Egypt unrest
Anti-Morsi protesters and riot police officers gather outside al-Fateh mosque in Ramses Square, Cairo Reuters

On 18 August 2013, General Abdul Fattah al-Sisi appeared on Egyptian state television calling the unrest, verging on civil war, which the world has been witnessing since the overthrow of Muslim Brotherhood President Mohammed Morsi on 03 July, "terrorism". Not a person to mince his words, the General did however offered an olive branch of sorts to his bloodied opponents stating:

"There is room for everyone in Egypt, and we are cautious about every drop of Egyptian blood," urging the Brotherhood to help "rebuild the democratic path" and "integrate in the political process."

There was nevertheless, very much the iron fist in the velvet glove as General al-Sisi warned that the military would not be silent in the face of violence. With his speech being widely quoted in the world's media, he proceeded to give a most uncompromising warning:

"We will not stand by silently watching the destruction of the country and the people or the torching (of) the nation and terrorizing the citizens."

Similar messages were being broadcast by other (interim) Government ministers including Egypt's Information Minister Dorreya Sharaf al Din who was quoted by the BBC as saying that the Cabinet wished to express its regret for the loss of life but will "continue to confront terrorism firmly", adding that several streets and squares throughout the country would be named after the soldiers who had been killed by, or due to, the actions of the Muslim Brotherhood and its supporters.

It will be of grave concern to Ms Sharaf al Din and her colleagues that on 19 August a new list of potential names can be added when 25, off-duty police officers were ambushed in the Sinai Peninsula and "executed" by suspected Islamist terrorists. Two of the officers were found alive but wounded although there are reports that they too have now died.

The attack occurred near the border town of Rafah and the Gaza strip where the Egyptian Government has had to curb almost daily incidents of late, not just against militant jihadists but very often against tribesmen in the Northern Sinai intent on smuggling and other criminal activities, including rocket attacks against Israel.

One significant point made by the Information Minister was that the Cabinet would review the legal status of al-Jazeera TV which Ms Sharaf al Din accused of threatening Egypt's security and stability.
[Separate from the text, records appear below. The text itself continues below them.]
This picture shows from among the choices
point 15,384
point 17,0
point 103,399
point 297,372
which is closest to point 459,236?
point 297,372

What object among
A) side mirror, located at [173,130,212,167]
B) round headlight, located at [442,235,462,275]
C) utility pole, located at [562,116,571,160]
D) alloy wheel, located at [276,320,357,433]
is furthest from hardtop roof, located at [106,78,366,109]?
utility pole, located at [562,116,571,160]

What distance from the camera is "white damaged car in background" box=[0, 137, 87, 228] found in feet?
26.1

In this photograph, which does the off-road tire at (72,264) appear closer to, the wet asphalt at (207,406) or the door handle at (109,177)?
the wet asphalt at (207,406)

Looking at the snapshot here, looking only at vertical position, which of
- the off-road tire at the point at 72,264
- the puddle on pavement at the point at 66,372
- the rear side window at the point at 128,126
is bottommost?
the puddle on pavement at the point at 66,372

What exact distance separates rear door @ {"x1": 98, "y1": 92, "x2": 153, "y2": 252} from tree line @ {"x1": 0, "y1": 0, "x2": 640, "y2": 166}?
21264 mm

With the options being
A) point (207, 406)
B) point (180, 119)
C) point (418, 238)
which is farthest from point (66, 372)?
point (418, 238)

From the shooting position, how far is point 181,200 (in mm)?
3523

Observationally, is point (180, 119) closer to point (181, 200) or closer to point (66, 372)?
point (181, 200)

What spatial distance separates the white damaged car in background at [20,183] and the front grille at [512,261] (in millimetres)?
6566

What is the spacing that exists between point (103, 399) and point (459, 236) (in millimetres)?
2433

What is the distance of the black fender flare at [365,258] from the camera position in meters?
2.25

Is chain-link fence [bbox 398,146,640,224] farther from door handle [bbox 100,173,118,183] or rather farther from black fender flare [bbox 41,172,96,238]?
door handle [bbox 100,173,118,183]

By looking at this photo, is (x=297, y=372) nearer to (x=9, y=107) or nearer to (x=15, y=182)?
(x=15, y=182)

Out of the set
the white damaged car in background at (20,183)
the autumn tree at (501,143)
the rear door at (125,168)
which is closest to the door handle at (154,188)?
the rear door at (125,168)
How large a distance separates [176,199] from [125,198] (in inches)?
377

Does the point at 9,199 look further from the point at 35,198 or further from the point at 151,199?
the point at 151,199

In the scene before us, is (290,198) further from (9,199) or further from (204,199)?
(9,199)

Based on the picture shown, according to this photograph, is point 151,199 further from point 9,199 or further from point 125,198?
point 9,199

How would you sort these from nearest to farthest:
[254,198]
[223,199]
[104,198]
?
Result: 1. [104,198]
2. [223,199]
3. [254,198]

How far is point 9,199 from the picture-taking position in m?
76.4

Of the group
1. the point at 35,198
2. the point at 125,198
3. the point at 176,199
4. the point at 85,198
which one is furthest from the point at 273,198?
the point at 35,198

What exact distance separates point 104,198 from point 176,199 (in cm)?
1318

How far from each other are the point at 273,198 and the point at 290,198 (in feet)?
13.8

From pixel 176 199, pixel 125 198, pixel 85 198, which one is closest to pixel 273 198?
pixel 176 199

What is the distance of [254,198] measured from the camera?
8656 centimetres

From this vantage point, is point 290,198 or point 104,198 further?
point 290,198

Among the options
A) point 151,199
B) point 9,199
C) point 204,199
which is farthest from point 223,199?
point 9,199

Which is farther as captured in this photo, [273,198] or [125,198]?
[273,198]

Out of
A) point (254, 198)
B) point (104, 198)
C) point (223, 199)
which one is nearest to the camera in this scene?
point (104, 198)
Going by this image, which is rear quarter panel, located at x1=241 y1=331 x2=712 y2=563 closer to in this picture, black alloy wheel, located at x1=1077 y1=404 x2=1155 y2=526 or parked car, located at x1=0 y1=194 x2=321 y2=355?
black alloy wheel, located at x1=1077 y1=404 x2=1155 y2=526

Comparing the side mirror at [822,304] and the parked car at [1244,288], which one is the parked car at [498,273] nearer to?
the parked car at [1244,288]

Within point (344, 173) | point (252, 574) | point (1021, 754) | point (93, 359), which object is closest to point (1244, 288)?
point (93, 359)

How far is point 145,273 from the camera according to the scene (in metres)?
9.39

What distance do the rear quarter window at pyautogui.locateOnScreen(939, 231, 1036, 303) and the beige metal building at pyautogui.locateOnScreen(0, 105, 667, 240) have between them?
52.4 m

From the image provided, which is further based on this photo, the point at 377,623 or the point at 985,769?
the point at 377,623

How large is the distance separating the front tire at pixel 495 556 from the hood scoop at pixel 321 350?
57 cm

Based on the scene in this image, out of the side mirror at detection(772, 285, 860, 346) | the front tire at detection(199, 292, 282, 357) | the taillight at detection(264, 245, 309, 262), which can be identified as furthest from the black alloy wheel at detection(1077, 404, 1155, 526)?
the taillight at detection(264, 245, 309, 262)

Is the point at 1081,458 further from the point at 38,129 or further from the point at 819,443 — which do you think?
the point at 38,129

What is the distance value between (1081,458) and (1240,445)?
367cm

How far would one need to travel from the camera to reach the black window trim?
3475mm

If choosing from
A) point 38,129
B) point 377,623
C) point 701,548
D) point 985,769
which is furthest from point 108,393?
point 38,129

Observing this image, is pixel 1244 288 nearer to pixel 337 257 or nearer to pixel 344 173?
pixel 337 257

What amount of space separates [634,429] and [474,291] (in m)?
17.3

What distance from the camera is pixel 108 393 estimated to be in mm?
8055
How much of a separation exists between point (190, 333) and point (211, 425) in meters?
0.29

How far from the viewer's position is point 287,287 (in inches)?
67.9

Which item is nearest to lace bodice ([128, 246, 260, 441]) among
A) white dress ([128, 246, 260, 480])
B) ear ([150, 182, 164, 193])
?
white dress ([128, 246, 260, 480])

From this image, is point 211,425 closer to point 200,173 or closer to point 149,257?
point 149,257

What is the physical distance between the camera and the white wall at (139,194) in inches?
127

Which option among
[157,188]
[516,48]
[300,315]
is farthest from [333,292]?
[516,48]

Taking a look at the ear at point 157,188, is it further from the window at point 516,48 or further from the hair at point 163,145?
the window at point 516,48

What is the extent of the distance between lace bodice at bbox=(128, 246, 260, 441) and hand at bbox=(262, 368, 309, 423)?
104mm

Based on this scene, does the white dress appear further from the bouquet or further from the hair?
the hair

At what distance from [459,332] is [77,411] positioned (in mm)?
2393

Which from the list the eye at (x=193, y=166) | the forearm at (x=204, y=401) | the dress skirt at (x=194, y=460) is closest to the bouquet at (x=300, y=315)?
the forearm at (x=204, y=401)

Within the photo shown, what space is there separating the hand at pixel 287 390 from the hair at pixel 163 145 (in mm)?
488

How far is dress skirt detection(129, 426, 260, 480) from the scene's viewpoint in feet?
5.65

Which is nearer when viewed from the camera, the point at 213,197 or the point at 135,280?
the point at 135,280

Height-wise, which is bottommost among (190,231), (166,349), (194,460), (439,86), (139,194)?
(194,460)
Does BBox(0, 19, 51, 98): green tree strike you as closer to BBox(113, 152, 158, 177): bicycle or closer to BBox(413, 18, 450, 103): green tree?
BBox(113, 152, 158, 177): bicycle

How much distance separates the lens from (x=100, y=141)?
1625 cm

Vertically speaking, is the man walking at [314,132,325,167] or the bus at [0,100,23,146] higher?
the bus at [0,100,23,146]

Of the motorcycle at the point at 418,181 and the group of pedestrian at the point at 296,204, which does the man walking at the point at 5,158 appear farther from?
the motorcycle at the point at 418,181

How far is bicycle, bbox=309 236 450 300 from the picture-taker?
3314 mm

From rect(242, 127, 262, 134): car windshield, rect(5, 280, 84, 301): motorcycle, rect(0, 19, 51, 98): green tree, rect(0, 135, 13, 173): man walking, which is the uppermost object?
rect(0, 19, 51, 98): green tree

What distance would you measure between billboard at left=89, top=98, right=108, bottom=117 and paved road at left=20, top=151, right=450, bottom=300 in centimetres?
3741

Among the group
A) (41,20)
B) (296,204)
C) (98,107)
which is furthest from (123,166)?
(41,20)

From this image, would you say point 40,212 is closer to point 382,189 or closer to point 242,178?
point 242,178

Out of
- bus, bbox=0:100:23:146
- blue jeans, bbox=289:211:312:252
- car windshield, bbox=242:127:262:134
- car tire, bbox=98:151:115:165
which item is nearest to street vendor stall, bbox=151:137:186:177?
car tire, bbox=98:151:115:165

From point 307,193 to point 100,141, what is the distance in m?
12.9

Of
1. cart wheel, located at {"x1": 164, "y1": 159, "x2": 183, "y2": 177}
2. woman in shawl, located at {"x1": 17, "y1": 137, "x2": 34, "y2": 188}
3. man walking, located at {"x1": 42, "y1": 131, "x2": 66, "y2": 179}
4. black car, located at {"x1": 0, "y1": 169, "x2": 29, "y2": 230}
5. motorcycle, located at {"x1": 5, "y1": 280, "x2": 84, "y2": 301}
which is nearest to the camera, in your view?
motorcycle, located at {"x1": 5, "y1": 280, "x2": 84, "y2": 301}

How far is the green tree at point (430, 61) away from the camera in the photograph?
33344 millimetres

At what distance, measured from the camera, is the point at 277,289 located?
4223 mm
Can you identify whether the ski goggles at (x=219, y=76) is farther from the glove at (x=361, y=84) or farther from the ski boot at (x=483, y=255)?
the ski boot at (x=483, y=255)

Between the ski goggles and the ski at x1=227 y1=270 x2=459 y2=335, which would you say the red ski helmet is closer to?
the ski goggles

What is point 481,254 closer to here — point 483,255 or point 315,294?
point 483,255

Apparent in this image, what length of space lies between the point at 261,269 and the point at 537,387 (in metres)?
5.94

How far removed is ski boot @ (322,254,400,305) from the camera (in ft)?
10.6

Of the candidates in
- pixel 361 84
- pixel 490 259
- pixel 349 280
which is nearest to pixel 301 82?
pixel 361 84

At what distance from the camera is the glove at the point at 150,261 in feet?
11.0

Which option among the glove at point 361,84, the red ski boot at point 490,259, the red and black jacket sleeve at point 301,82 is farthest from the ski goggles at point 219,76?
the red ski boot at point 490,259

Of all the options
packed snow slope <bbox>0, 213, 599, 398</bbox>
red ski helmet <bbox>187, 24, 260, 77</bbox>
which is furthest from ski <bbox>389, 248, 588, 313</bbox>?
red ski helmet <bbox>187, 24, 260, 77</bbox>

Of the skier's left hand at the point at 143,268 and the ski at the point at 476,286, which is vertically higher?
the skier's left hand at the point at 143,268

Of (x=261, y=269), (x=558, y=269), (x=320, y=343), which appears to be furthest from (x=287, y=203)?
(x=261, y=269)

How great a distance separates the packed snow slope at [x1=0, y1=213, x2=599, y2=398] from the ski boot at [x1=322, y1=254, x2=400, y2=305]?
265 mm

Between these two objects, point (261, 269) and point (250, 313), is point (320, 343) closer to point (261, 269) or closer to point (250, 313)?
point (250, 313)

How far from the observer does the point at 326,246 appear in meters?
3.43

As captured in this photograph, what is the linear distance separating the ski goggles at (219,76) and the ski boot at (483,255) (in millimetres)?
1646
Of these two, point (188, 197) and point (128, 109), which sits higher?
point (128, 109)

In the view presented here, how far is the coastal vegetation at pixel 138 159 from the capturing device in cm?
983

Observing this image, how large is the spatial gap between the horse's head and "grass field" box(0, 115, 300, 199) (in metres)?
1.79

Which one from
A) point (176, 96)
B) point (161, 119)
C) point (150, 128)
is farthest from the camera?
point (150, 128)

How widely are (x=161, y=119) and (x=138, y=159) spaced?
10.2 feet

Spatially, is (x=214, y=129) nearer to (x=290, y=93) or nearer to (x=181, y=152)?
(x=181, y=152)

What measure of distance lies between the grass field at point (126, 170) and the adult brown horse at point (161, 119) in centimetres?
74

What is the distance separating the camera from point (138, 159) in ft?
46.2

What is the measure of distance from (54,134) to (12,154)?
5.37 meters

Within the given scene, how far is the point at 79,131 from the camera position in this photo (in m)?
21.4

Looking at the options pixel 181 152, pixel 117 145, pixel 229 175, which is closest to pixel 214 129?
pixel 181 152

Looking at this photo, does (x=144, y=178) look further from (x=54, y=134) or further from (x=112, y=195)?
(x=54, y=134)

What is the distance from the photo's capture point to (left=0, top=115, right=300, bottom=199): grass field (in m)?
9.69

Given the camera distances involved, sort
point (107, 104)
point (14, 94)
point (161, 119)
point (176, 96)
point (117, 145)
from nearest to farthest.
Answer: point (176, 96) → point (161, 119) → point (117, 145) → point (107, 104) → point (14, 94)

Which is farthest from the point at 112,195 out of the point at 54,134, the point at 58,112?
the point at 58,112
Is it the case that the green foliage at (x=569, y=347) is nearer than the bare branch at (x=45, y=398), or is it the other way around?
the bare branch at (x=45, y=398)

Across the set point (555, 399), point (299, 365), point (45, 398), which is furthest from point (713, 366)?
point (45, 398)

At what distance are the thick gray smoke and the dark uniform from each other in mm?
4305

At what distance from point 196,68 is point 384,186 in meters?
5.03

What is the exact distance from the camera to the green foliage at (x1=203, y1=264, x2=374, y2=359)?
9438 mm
Al-Jazeera is based in Doha, Qatar and its Emir, Tamim bin Hamad bin Khalifa Al Thani (and his father before him) has strongly backed the Muslim Brotherhood.

Possibly charged with taking the battle to the world media and any potentially hostile (Western) governments, interim Foreign Minister Nabil Fahmy justified the widespread use of force against the Muslim Brotherhood and their supporters when on Sunday he showed TV footage of many of the protesters being armed and firing on the security forces.

These images have been fabricated according to spokesmen for the Muslim Brotherhood. Maybe true but spokesmen for the Muslim Brotherhood this week claimed that it was the Egyptian Army and security forces that burned down the country's churches and other Christian institutions over recent weeks.

Coptic sources however, such as Coptic World and the Maspero Youth Union (MYU), whilst saying that incidents had occurred when Hosni Mubarak was in power, put the blame squarely on the Brotherhood.

The MYU said that as many as 36 churches have been completely destroyed and a number of Christians - as yet no exact figures - murdered. A wave of particularly fierce attacks against Coptic monasteries and churches, schools, shops and businesses and other institutions took place on 14 August.

General al-Sisi has pledged that the military will cover the costs of restoration for all the destroyed churches.

Mr Fahmy went on to say that the Government was faced with an attempt " shake the foundations of the State." Following hints made by European Union officials and politicians in particular, that billions of dollars of aid and loans could be at jeopardy if the interim Government did not back down, Mr Fahmy said that he would shortly be reviewing all foreign assistance and:

"I want to determine what is useful and what is not and what aid is being used to pressure Egypt and whether this aid has good intentions and credibility. We will proceed based on our findings."

On the heels of this veiled threat as well as the pressure in the United States for President Obama to cancel $1.3 billion of military aid, a spokesman for King Abdullah of Saudi Arabia confirmed that the oil-rich Kingdom will make up any losses in Western aid.

Saudi Arabia, Kuwait and the United Arab Emirates have already pledged $12 billion in aid to Egypt in support of the military takeover.

Mohammed Morsi made a mockery of democracy, in fact if not always in speech. Egypt is paying very dearly for it. The West is seen by most in the Middle East to have abandoned his predecessor after decades of support and is in a poor position to act as honest broker - even if it could afford to. A long hard review looks in order.